I chose the latter, and haven’t looked back.

Next time, we’ll talk about scoping out your competition.

3 thoughts on “If you shrivel at the sight of competition, maybe bookselling isn't for you.”

  1. I like having competitors. There’s four used book stores, including my own, in a two block area here. By and large our inventories don’t overlap. There’s no chains. If you want new books you either drive out to the strip area or get the best sellers at the local drugstore.

    Each time one opened, there were dire predictions that one of them would fold as each new one was added. (mine is the oldest) Nope. Sales have steadily increased. The only one that left was a place that sold nothing but mysteries and they actually just moved to an address in a different, more affluent town. (they left when there were two others in town)

    We could probably still take a few more bookstores in the area, no problem. Right up the road is a town with 220 antique stores! I kid you not. It’s a mecca for antique buffs. Stuff a few more bookstores here in town and we could do same for books. Already have a few people that come up from New York city for the day to do the tour. (that they’re all in so small an area helps enormously)

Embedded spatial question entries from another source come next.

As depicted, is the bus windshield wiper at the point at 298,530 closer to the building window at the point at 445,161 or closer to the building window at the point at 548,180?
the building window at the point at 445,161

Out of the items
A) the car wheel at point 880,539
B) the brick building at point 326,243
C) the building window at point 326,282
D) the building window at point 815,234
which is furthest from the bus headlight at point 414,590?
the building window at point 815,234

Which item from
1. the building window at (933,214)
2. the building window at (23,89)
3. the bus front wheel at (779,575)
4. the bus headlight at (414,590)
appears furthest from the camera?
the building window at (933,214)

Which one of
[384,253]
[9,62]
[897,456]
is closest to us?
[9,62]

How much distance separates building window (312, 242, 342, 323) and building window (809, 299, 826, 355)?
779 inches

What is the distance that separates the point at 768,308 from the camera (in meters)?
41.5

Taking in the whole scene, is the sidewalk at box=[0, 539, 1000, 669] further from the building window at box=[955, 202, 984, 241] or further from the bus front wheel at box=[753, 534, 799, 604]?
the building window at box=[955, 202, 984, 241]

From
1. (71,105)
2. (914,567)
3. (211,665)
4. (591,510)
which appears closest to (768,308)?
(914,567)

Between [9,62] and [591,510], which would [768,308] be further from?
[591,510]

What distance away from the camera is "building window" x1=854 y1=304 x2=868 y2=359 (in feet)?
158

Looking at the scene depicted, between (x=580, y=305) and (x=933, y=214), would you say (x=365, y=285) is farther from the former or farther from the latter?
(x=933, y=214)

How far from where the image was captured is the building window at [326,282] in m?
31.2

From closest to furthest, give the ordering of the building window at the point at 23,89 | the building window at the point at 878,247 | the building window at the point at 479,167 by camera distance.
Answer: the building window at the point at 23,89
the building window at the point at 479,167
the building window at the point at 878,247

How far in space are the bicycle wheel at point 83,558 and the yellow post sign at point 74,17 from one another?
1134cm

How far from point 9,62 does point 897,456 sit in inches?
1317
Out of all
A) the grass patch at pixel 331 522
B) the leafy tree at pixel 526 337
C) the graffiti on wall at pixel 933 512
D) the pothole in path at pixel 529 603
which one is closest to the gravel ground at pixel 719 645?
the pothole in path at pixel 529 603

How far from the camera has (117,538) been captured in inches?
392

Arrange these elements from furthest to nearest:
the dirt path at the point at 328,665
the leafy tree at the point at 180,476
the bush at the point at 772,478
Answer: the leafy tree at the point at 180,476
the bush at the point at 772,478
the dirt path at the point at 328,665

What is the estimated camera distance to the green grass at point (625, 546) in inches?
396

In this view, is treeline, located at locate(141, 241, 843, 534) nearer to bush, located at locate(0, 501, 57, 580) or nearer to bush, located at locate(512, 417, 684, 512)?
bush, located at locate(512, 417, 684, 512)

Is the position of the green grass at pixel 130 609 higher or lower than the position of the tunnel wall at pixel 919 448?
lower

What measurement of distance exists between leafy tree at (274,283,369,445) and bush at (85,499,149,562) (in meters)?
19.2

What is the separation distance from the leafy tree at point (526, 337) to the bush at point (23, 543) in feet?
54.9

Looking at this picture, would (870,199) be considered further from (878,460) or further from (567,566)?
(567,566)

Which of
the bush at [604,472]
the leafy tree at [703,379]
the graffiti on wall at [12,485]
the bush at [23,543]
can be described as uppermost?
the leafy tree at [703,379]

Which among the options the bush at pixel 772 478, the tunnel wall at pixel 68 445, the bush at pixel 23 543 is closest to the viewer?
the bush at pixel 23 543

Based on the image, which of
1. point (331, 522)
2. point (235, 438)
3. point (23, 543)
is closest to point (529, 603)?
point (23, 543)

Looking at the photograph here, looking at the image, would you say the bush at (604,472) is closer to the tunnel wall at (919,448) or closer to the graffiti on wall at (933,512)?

  2. My own reading, my own experience and from studying the book business for the last 20 years from every angle I have been able to stumble upon – I have learned the best booksellers are not competition – they only complement and expand the book business in the long run and provide a real service to their communities.

    The ratholes which used to call themselves bookstores are mostly gone now and we all owe a debt of gratitude to the rising costs of rents for their demise – but the stench they left in their wake still haunts some of us.

    Our real competition is anything which distracts our customers and our potential customers from attending to themselves and what is actually happening in their own personal affairs – sports, sensationalistic journalism, news dealing with so-called celebrities, nonsense spouted by politicians and the inane repetition of the “news”.

    In other words – anything that “distracts and stupifies” people is our competition.

    Everyone who is working hard at building up the book business in and for your community is your ally – but those seeking “quick bucks” by shipping your community’s books hither and yon are doing the community a disservice, whether they realize it or not.

    Anytime worthwhile knowledge leaves an area, with little likelihood of it ever returning, a community is diminished.

    Start building or supporting the best brick and mortar stores in your community now and encourage them to work even harder at being a keystone to the community and providing all the service they are capable of – you and they owe it to your community.

  3. Two good responses – but what both Nora and George missed was that Scott appears to be an ‘online-only’ bookseller. I have heard it said that B&M booksellers don’t have competitors – only colleages. Online-only sellers don’t have colleagues, only competitors.